I heart public transit. This is partially due to my distaste for driving, its related expense, stress, and environmental destruction, but mostly I really like reading and writing while in transit. (Also, the option to fall asleep late at night.) In other news, a new Stanford University study “Transportation: Reconceptualizing Data Collection” reveals what may be a significant gender gap in public transit use contributed to what they are calling the “mobility of care” factor.

Eric Jaffe of the The Atlantic reports on the study,

By reexamining transportation data, the researchers at Gendered Innovations believe they’ve uncovered evidence that women ride transit systems much more often than typical numbers suggest. The researchers contend that regular transit surveys obscure the number of trips caregivers (particularly parents or, more likely, mothers) take; that serial trips, which women make more often than men, aren’t sufficiently defined; and that aggregated ridership figures, particularly by race, create incomplete pictures of the riding public. These true numbers, the researchers conclude, should encourage metro transit systems to redesign facilities to accommodate the transport needs of women.
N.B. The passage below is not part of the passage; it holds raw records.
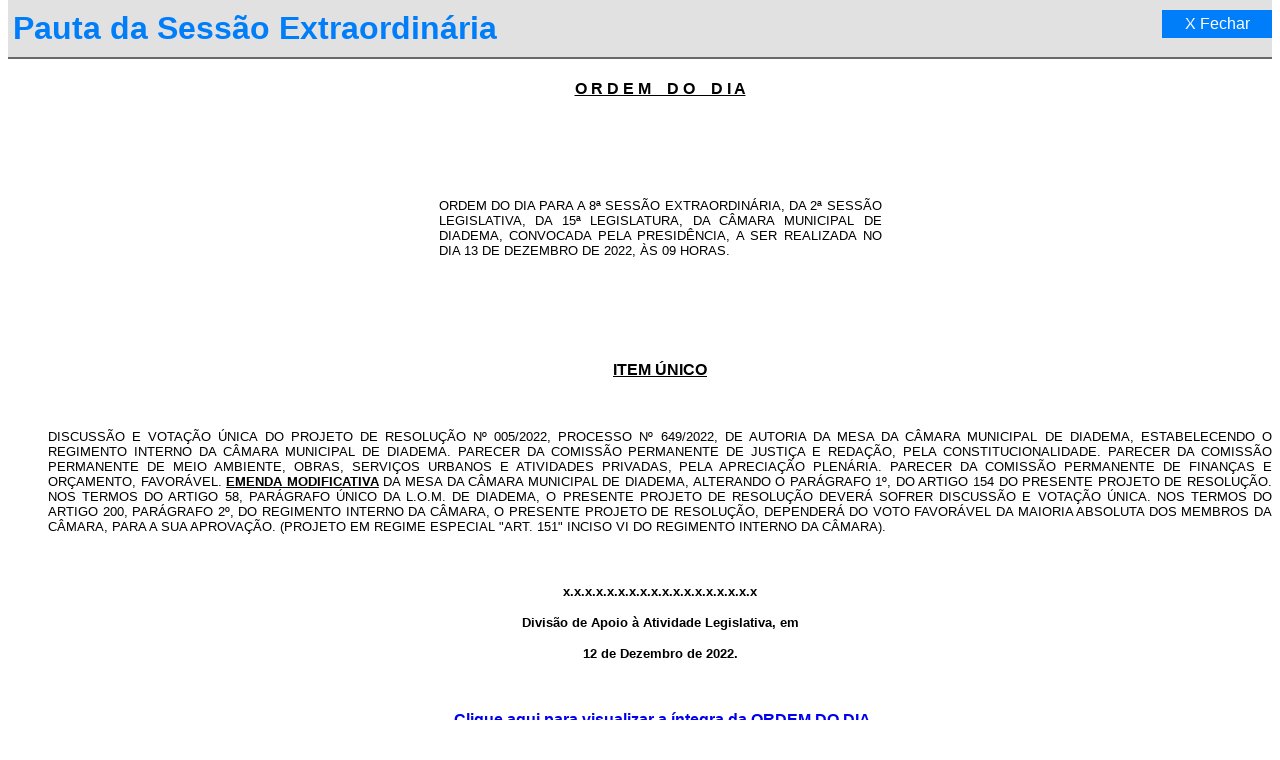

--- FILE ---
content_type: text/html
request_url: http://cmdiadema.sp.gov.br/ordem_do_dia/ordem_exibe.php?tipo=pauta&id=1291
body_size: 1904
content:
<!DOCTYPE html PUBLIC "-//W3C//DTD XHTML 1.0 Transitional//EN" "http://www.w3.org/TR/xhtml1/DTD/xhtml1-transitional.dtd">
<html xmlns="http://www.w3.org/1999/xhtml">
<head>
	<meta http-equiv="Content-Type" content="text/html; charset=utf-8" />
    <title>Câmara Municipal de Diadema</title>    
    <link rel="shortcut icon" href="../img/brasao.png">
    
    <script type="text/javascript" src="../js/jquery.js"></script>
    <script>
    	$(function(){
    		$('.fechar').click(function(){
    			window.close();
    			return false;
    		});
    	});
    </script>
    
    <style type="text/css">
    	body {margin-top: 0; font-family: 'Century Gothic', CenturyGothic, AppleGothic, "Trebuchet MS", Arial, Helvetica, sans-serif; box-sizing: border-box; -moz-box-sizing: border-box; -webkit-box-sizing: border-box;}
    	ul {list-style: none;}
    	h1 {margin-top: 0; border-bottom: 2px solid #696969; background: #e1e1e1; color: #007DF9; padding: 10px 5px;}
    	.fechar {z-index: 99; width: 100px; color: #fff; background: #007DF9; text-align: center; cursor: pointer; padding: 5px 5px;  position: absolute; top: 10px; right: 8px;}
		.fechar:hover {background: #6A5ACD; color: #fff;}
    </style>        
</head>
	

<body>
	<div class="fechar">
		X<span>&nbsp;Fechar</span>
	</div>

	<div class="ordem-exibe">
		
		<h1 style="border-bottom: 2px solid #696969;">
		Pauta da Sessão Extraordinária		</h1>

		<div class="content">
			<ul class="ul">
		        <li class="li">
			    	<p>
			    		<p style="text-align: center;" align="center"><span style="font-family: tahoma, arial, helvetica, sans-serif; font-size: medium;"><strong><span style="text-decoration: underline;">O R D E M    D O    D I A</span></strong></span></p>
<p style="text-align: center;" align="center"><span style="font-family: tahoma, arial, helvetica, sans-serif; font-size: small;"><strong> </strong></span></p>
<p style="text-align: center;" align="center"> </p>
<table style="height: 22px; margin-left: auto; margin-right: auto; width: 449px;" border="0">
<tbody>
<tr>
<td>
<p style="text-align: justify;"><span style="font-family: tahoma, arial, helvetica, sans-serif; font-size: small;">ORDEM DO DIA PARA A 8ª SESSÃO EXTRAORDINÁRIA, DA 2ª SESSÃO LEGISLATIVA, DA 15ª LEGISLATURA, DA CÂMARA MUNICIPAL DE DIADEMA, CONVOCADA PELA PRESIDÊNCIA, A SER REALIZADA NO DIA 13 DE DEZEMBRO DE 2022, ÀS 09 HORAS.</span></p>
<p><span> </span></p>
</td>
</tr>
</tbody>
</table>
<p style="text-align: center;" align="center"> </p>
<p style="text-align: center;"><strong style="font-family: tahoma, arial, helvetica, sans-serif; font-size: medium;"><span style="text-decoration: underline;">ITEM ÚNICO</span></strong></p>
<p style="text-align: center;"> </p>
<p style="text-align: justify;" align="center"><span style="font-family: tahoma, arial, helvetica, sans-serif; font-size: small;">DISCUSSÃO E VOTAÇÃO ÚNICA DO PROJETO DE RESOLUÇÃO Nº 005/2022, PROCESSO Nº 649/2022, DE AUTORIA DA MESA DA CÂMARA MUNICIPAL DE DIADEMA, ESTABELECENDO O REGIMENTO INTERNO DA CÂMARA MUNICIPAL DE DIADEMA. PARECER DA COMISSÃO PERMANENTE DE JUSTIÇA E REDAÇÃO, PELA CONSTITUCIONALIDADE. PARECER DA COMISSÃO PERMANENTE DE MEIO AMBIENTE, OBRAS, SERVIÇOS URBANOS E ATIVIDADES PRIVADAS, PELA APRECIAÇÃO PLENÁRIA. PARECER DA COMISSÃO PERMANENTE DE FINANÇAS E ORÇAMENTO, FAVORÁVEL. </span><strong style="font-family: tahoma, arial, helvetica, sans-serif; font-size: small;"><span style="text-decoration: underline;">EMENDA MODIFICATIVA</span></strong><span style="font-family: tahoma, arial, helvetica, sans-serif; font-size: small;"> DA MESA DA CÂMARA MUNICIPAL DE DIADEMA, ALTERANDO O PARÁGRAFO 1º, DO ARTIGO 154 DO PRESENTE PROJETO DE RESOLUÇÃO. NOS TERMOS DO ARTIGO 58, PARÁGRAFO ÚNICO DA L.O.M. DE DIADEMA, O PRESENTE PROJETO DE RESOLUÇÃO DEVERÁ SOFRER DISCUSSÃO E VOTAÇÃO ÚNICA. NOS TERMOS DO ARTIGO 200, PARÁGRAFO 2º, DO REGIMENTO INTERNO DA CÂMARA, O PRESENTE PROJETO DE RESOLUÇÃO, DEPENDERÁ DO VOTO FAVORÁVEL DA MAIORIA ABSOLUTA DOS MEMBROS DA CÂMARA, PARA A SUA APROVAÇÃO. (PROJETO EM REGIME ESPECIAL "ART. 151" INCISO VI DO REGIMENTO INTERNO DA CÂMARA).</span></p>
<p style="text-align: justify;" align="center"> </p>
<p style="text-align: center;" align="center"><span style="font-family: tahoma, arial, helvetica, sans-serif; font-size: small;"><strong>x.x.x.x.x.x.x.x.x.x.x.x.x.x.x.x.x.x</strong></span></p>
<p style="text-align: center;" align="center"><span style="font-family: tahoma, arial, helvetica, sans-serif; font-size: small;"><strong>Divisão de Apoio à Atividade Legislativa, em</strong></span></p>
<p style="text-align: center;" align="center"><span style="font-family: tahoma, arial, helvetica, sans-serif; font-size: small;"><strong>12 de Dezembro de 2022.</strong></span></p>
<p style="text-align: center;" align="center"> </p>
<p align="center"><strong> <strong><strong><strong><strong><strong><strong><strong><strong><strong><strong><strong><a href="http://www.cmdiadema.sp.gov.br/Textos/EXTRA2022-12-13.pdf">Clique aqui para visualizar a íntegra da ORDEM DO DIA</a></strong></strong></strong></strong></strong></strong></strong></strong></strong></strong></strong></strong></p>
<p style="text-align: center;" align="center"> </p>
<p><strong><strong><strong><strong><strong><strong><strong><strong><strong><strong><strong> </strong></strong></strong></strong></strong></strong></strong></strong></strong></strong></strong></p>
<p style="text-align: center;" align="center"> </p>
<p style="text-align: center;" align="center"> </p>
<p style="text-align: center;" align="center"> </p>			    	</p>
	            </li>	    
		    </ul>		
		</div> <!-- /content -->
	</div> <!-- /ordem-exibe -->
</body>
</html>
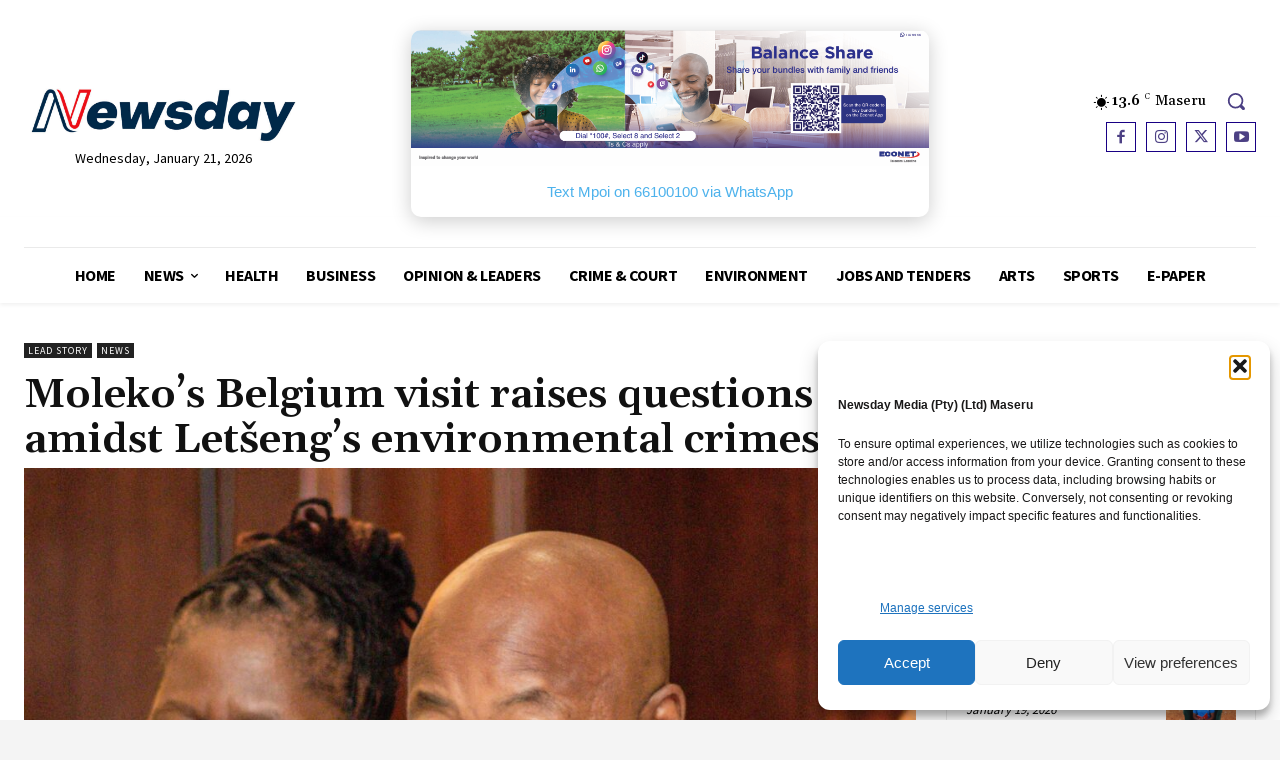

--- FILE ---
content_type: text/css
request_url: https://newsdayonline.co.ls/wp-content/plugins/auto-summarize-post-content/public/css/aspc_css.css?ver=1.1.0
body_size: -119
content:
.leafio-aspc-section {
    background: #fafbfb;
    padding: 15px;
    margin: 20px;
    border-radius: 5px;
}


.leafio-aspc-section.template-clean p.summary-header {
    margin: 10px;
    font-weight: 700;
    border-bottom: 1px solid #e6e4e4;
    padding: 5px 5px 9px 12px;
    margin-left: -10px;
    margin-right: -10px;
}


.leafio-aspc-section.template-light {
    padding-top: 0px;
    padding-left: 0px;
    padding-right: 0px;
    border: 1px solid #e1e1e1;
    border-top: unset;
}

.leafio-aspc-section.template-light p.summary-header {
    background: #2596a4;
    color: white;
    margin: 0 0 10px 0;
    padding: 11px;
}

.leafio-aspc-section.template-dark {
    padding-top: 0px;
    padding-left: 0px;
    padding-right: 0px;
    border: 3px solid #e1e1e1;
    border-top: unset;
}

.leafio-aspc-section.template-dark p.summary-header {
    background: black;
    color: white;
    margin: 0 0 10px 0;
    padding: 11px;
}
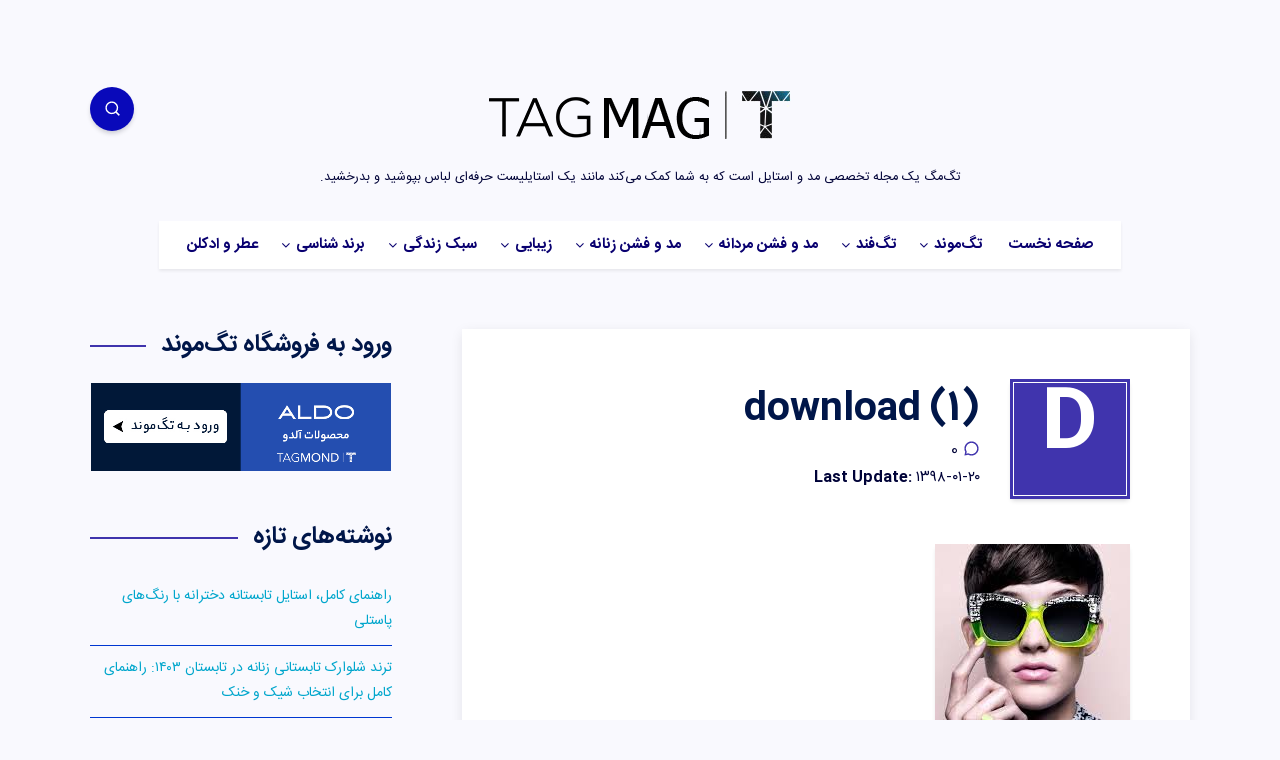

--- FILE ---
content_type: text/css
request_url: https://blog.tagmond.com/wp-content/themes/maktub/rtl.css
body_size: 2517
content:

@font-face {
      font-family: "iran";
      font-style: normal;
      font-weight: 700;
      src: url('fonts/IRANSansWeb_Bold.eot');
      src: url('fonts/IRANSansWeb_Bold.eot?#iefix') format('embedded-opentype'), url('fonts/IRANSansWeb_Bold.woff2') format('woff2'), url('fonts/IRANSansWeb_Bold.woff') format('woff'), url('fonts/IRANSansWeb_Bold.ttf') format('truetype')
  }
  
  @font-face {
      font-family: "iran";
      font-style: normal;
      font-weight: 500;
      src: url('fonts/IRANSansWeb_Medium.eot');
      src: url('fonts/IRANSansWeb_Medium.eot?#iefix') format('embedded-opentype'), url('fonts/IRANSansWeb_Medium.woff2') format('woff2'), url('fonts/IRANSansWeb_Medium.woff') format('woff'), url('fonts/IRANSansWeb_Medium.ttf') format('truetype')
  }
  
  @font-face {
      font-family: "iran";
      font-style: normal;
      font-weight: 100;
      src: url('fonts/IRANSansWeb_Light.eot');
      src: url('fonts/IRANSansWeb_Light.eot?#iefix') format('embedded-opentype'), url('fonts/IRANSansWeb_Light.woff2') format('woff2'), url('fonts/IRANSansWeb_Light.woff') format('woff'), url('fonts/IRANSansWeb_Light.ttf') format('truetype')
  }
  
  @font-face {
      font-family: "iran";
      font-style: normal;
      font-weight: 400;
      src: url('fonts/IRANSansWeb.eot');
      src: url('fonts/IRANSansWeb.eot?#iefix') format('embedded-opentype'), url('fonts/IRANSansWeb.woff2') format('woff2'), url('fonts/IRANSansWeb.woff') format('woff'), url('fonts/IRANSansWeb.ttf') format('truetype')
  }
  
  div, p , input, textarea,option,select,a,span,b,li,ol{
       font-family: "iran" !important;
  }
  h1, h2, h3, h4, h5, h6{
       font-family: "iran" !important;
  }
  h1 a, h2 a, h3 a, h4 a, h5 a, h6 a {
   font-family: "iran" !important;
  }
  h1 span, h2 span, h3 span, h4 span, h5 span, h6 span {
   font-family: "iran" !important;
  }
  *{
      letter-spacing: 0 !important;
  }
  #wpadminbar .ab-icon, #wpadminbar .ab-item:before, #wpadminbar>#wp-toolbar>#wp-admin-bar-root-default .ab-icon, .wp-admin-bar-arrow {
      font: normal 20px/1 dashicons !important;
  }
  #single #comments.hosted nav.pagination a:not(.epcl-shortcode).bordered:after, .button.bordered:after, .epcl-button:not(.epcl-shortcode).bordered:after {
    font-family: "iran" !important;
}

  /*******************************/
/* typography start */
#single #comments.hosted .comment .large.comment-author, .title.large, .wpcf7 label.large {
    font-size: 32px;
    line-height: 1.4;
}




/* typography end */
Data from both Europe and the United States suggest that women spend much more time using public transit for child care and other types of “care”, or unpaid labor, and “trip chaining” which is basically hopping around from train to bus to another train while running a bunch of errands. See beautiful charts below.

 

 

 

This study is a project of Gendered Innovations, which employs methods of sex and gender analysis to create new knowledge. It’s encouraging to see a study pointing to the need to address sex and gender variables in data collection when so often this information is poorly collected and represented.